### PROBLEM:
Please swap "nearest" for "closest" throughout the records below, leaving everything else unchanged and omitting the pictures.

------------------------------------

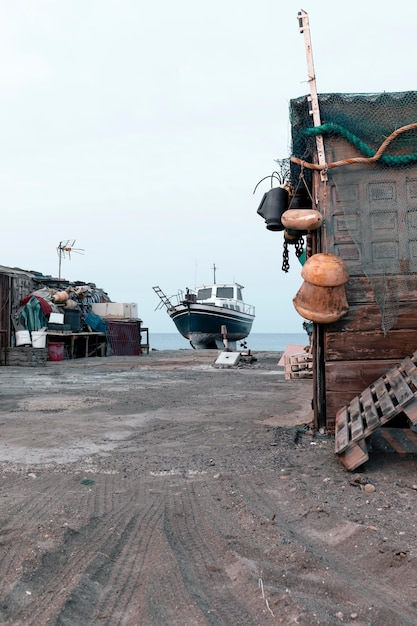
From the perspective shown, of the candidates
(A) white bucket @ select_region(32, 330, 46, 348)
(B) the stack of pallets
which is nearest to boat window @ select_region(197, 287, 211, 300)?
(A) white bucket @ select_region(32, 330, 46, 348)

------------------------------------

### THE RESULT:
From the perspective shown, of the candidates
(A) white bucket @ select_region(32, 330, 46, 348)
(B) the stack of pallets
which is closest to boat window @ select_region(197, 287, 211, 300)?
(A) white bucket @ select_region(32, 330, 46, 348)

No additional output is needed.